Freezer Burn


If my typing seems a little shaky this morning, it’s because my fingers haven’t quite thawed out. Yes, it’s cold outside. And for the five lucky inhabitants of my house, it’s also cold inside. We’re talking Outer Mongolia. Maybe even Siberia.

But not to worry, this exile has been self imposed. See, about a month ago, I got my first heating bill of the winter. Let’s just say I’m still trying to pick my jaw up off the cold, drafty floor.

Sure, like most informed citizens, I read the papers and listened to the doomsayers, so I knew it was going to be bad. But, considering that my house is no larger than many people’s closets (I prefer the term “cozy”), I figured I would be having the last laugh.

But there’s nothing funny about coughing up $300 in cold cash for one month of heat. That’s more than my wedding dress cost – or my ski jacket for that matter.

Apparently, our little gingerbread bungalow is more like a Swiss cheese shanty. On a windy day you can feel the breeze – in the living room. Instead of radiant in-floor heat we have radiant on-floor, well, radiators. And our furnace is the heating industry’s answer to the Edsel. Then there was that cold snap back in November, when the plumbing broke on Thanksgiving Day. The hot water in the shower ran for three days before we could get someone to fix it. I considered recouping my costs by opening a discount bath house, but shuddered at the thought of cleaning the ring it might leave.

Needless to say, when that hefty heating bill rolled in, the shrink wrap went up and every nook and cranny was caulked, sealed and stuffed. And we’re not talking the Thor-lo-in-the-window trick of my earlier, ski-bumming days. This weather-proofing was actually done with true professionalism. In fact, from a distance, you can hardly notice that every window in my house is encased in Saran Wrap.

In addition, strict martial law was enforced from that day forward. Anyone caught lingering in an open entry way was severely reprimanded. Leaving the basement door open was grounds for a good flogging. The thermostat was set at 68 degrees – and only between the hours of 6 and 10 p.m. At bedtime, the fleece suit and fuzzy pink slippers came out (much to the spousal unit’s chagrin), and the thermostat was firmly pegged at 62.

= = = =

→ **Task prompt**: In one to three sentences, explain why the writer of the essay about home heating costs expected to have the last laugh about the winter heating bill. The records have no connection to the essay about home heating costs.

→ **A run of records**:

= = = =

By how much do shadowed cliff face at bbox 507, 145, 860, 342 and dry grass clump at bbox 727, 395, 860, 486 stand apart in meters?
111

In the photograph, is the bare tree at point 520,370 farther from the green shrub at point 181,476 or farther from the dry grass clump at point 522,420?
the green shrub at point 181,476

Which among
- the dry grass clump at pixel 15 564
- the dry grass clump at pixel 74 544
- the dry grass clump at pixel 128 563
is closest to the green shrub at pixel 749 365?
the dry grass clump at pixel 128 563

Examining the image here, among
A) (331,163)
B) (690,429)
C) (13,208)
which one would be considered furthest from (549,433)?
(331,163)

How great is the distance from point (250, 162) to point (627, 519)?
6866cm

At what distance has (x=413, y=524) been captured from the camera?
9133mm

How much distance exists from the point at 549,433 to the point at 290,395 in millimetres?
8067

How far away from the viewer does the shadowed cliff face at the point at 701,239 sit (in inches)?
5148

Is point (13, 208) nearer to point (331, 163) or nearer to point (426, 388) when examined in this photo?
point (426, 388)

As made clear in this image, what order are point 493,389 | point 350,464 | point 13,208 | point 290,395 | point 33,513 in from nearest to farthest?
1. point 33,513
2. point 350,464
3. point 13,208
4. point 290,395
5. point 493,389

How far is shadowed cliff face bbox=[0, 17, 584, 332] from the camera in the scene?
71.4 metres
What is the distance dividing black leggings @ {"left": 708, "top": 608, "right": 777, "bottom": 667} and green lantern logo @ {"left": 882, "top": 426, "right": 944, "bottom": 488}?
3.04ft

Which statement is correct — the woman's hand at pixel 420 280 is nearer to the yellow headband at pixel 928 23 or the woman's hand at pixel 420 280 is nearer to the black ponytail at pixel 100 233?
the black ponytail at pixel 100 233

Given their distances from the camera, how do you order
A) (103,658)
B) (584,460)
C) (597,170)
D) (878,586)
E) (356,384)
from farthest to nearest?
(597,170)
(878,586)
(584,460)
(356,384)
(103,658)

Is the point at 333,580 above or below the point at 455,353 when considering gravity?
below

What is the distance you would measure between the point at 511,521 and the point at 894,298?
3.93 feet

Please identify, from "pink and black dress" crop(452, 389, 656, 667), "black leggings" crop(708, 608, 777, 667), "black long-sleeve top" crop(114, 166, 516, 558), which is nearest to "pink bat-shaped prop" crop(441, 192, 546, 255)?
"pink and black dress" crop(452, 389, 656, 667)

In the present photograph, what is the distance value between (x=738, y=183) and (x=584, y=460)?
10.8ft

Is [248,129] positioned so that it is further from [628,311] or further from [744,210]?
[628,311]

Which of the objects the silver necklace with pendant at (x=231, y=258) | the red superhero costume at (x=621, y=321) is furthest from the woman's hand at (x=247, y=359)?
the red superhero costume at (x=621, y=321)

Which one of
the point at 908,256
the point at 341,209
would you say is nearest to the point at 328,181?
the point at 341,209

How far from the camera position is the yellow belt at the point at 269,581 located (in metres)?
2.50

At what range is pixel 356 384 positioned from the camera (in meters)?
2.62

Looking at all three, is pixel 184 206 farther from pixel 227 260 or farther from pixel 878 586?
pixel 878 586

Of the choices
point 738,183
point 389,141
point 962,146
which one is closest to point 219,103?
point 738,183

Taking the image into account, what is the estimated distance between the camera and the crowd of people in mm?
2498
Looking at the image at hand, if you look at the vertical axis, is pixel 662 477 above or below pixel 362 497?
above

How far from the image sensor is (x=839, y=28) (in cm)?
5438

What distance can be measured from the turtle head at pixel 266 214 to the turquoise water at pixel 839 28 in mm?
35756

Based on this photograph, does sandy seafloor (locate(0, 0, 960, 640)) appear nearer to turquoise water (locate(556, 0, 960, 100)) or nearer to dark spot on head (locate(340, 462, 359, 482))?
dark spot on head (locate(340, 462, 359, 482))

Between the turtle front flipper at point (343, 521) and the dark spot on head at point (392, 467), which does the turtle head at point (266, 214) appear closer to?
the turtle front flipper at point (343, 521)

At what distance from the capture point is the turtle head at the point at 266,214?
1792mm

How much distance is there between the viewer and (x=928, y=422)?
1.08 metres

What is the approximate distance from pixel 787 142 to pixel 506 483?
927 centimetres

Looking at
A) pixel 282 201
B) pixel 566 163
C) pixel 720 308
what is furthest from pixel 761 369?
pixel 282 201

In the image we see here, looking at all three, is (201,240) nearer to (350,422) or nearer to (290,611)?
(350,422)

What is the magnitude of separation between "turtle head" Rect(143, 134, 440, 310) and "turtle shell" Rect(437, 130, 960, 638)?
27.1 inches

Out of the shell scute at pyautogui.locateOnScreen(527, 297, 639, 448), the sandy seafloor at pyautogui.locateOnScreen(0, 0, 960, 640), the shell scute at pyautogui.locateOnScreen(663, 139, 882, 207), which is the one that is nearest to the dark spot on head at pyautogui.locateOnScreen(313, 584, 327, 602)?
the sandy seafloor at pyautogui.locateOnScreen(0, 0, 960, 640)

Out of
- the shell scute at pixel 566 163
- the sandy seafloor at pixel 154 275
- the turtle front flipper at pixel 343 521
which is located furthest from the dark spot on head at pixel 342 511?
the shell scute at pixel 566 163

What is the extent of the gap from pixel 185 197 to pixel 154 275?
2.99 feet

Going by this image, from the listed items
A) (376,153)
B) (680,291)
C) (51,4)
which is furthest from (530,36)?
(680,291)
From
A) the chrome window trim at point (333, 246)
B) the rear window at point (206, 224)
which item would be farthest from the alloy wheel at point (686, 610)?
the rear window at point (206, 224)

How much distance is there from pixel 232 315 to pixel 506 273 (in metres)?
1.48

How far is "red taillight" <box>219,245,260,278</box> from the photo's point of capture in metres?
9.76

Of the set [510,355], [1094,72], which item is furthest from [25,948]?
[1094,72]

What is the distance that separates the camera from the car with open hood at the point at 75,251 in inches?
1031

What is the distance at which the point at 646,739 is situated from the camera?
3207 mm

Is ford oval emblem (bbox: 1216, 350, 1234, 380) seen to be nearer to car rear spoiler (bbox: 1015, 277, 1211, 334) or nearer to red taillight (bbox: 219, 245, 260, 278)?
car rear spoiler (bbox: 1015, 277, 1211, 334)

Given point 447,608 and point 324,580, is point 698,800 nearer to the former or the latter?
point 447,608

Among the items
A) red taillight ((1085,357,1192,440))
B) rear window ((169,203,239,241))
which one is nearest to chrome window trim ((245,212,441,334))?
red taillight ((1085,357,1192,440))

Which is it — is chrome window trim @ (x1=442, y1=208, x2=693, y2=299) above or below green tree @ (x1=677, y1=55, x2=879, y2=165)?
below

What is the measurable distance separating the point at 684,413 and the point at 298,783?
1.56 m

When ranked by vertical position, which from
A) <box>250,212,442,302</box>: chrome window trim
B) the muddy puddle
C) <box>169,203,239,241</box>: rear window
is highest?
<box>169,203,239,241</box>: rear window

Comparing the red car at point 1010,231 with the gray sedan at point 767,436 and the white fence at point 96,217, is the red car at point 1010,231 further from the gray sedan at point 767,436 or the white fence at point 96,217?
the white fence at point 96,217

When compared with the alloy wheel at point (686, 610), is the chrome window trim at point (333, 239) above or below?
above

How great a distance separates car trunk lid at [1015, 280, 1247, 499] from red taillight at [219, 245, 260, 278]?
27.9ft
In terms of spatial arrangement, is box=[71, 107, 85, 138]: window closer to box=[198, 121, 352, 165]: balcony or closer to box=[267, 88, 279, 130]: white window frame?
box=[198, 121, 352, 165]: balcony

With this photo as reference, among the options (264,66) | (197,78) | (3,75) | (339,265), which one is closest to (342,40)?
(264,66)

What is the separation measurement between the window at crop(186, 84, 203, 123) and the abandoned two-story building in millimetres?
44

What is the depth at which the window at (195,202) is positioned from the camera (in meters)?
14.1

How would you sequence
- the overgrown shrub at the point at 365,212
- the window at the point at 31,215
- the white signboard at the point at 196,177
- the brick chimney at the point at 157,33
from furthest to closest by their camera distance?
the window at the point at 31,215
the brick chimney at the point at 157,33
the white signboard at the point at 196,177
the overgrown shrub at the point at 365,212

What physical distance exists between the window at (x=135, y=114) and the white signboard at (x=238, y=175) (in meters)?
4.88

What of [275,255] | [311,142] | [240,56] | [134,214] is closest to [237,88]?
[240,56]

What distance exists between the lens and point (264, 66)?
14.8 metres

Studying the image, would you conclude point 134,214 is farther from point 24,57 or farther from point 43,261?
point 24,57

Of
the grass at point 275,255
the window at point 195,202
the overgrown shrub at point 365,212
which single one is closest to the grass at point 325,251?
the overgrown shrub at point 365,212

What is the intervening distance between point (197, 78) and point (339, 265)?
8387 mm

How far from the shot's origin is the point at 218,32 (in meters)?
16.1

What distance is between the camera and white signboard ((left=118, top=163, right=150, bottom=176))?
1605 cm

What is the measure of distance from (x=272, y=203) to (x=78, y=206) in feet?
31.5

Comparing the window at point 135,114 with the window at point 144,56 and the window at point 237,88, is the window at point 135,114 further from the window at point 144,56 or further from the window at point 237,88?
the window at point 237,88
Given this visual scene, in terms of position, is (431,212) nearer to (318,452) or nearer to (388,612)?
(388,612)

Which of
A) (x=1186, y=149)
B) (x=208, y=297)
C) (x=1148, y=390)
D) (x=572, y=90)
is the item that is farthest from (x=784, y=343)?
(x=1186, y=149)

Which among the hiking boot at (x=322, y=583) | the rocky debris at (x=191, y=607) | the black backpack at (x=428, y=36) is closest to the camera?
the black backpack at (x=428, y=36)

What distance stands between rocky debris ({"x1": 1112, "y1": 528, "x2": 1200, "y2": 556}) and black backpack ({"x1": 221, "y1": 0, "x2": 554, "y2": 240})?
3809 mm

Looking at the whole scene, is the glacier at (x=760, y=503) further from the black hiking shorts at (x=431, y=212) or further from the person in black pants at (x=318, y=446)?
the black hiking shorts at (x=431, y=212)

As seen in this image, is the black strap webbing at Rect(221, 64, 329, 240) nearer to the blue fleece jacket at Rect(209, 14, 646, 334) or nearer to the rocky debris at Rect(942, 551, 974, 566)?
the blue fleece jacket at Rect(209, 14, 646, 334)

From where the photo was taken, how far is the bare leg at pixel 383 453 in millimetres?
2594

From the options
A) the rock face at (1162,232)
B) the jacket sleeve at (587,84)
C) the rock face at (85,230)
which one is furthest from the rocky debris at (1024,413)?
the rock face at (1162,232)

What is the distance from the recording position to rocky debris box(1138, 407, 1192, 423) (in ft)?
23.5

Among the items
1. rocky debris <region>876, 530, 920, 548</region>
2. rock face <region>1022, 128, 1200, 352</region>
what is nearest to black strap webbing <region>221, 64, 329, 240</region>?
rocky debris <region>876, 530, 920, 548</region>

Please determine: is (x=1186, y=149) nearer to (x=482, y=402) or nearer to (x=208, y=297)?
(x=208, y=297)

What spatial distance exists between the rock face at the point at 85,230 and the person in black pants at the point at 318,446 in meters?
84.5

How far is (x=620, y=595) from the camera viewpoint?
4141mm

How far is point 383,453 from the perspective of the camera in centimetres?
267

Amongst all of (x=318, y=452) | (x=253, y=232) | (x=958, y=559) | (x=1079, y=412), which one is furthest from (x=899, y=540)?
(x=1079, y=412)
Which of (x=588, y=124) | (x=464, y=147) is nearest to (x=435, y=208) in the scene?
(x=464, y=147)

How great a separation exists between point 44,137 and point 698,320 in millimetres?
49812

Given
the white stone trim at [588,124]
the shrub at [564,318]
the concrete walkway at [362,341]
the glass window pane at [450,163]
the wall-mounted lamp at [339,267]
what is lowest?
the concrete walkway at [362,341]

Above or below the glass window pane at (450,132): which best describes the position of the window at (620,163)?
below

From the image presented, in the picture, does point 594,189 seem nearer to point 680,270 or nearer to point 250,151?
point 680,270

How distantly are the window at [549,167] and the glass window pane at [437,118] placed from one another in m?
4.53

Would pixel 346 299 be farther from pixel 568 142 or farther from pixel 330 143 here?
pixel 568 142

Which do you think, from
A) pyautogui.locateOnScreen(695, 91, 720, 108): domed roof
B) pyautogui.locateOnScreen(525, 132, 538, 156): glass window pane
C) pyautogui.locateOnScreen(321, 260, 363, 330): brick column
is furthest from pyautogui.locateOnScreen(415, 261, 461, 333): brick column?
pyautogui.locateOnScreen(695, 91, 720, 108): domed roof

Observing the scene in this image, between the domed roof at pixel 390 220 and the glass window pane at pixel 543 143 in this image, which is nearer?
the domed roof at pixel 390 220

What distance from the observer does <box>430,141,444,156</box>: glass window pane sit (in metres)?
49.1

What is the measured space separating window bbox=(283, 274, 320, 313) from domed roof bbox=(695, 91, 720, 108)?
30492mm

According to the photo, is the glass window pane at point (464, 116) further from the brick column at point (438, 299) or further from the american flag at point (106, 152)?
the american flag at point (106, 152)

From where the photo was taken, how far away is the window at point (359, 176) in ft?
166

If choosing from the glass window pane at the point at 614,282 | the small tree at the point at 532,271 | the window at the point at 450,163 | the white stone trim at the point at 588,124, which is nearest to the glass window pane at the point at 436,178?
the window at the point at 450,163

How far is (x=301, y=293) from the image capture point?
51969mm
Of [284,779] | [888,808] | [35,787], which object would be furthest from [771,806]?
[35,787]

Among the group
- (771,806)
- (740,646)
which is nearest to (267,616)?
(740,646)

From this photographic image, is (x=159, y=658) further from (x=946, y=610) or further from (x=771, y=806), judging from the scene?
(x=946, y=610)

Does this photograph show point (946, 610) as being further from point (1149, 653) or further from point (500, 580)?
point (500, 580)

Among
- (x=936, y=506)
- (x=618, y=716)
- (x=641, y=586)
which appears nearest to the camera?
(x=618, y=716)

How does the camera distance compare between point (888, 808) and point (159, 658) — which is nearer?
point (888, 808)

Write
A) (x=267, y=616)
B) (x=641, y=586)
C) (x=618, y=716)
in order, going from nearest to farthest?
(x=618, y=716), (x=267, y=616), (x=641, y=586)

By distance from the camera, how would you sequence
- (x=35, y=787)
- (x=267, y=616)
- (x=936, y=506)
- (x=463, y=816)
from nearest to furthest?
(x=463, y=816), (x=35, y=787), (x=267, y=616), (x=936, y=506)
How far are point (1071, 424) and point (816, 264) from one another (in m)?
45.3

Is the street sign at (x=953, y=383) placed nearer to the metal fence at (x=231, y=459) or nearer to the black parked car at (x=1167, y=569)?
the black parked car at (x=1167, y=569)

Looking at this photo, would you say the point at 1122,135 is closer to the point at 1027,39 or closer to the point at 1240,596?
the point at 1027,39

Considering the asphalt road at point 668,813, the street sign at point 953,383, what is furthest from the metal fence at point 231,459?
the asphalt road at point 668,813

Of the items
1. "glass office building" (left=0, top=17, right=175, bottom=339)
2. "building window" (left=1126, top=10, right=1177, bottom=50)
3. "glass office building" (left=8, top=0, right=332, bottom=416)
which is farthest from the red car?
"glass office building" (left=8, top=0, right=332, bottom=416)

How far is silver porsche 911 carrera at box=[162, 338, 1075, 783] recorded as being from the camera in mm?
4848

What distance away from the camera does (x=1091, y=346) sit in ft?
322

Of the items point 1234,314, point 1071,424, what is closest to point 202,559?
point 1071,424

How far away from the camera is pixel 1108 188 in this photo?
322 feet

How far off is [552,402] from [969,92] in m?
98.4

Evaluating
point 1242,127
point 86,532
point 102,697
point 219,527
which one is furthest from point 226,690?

= = = =

→ **Response to the task**: The writer expected to have the last laugh because the house is very small, "no larger than many people's closets." Despite the doomsayers' warnings, the writer figured such a small house would not cost much to heat.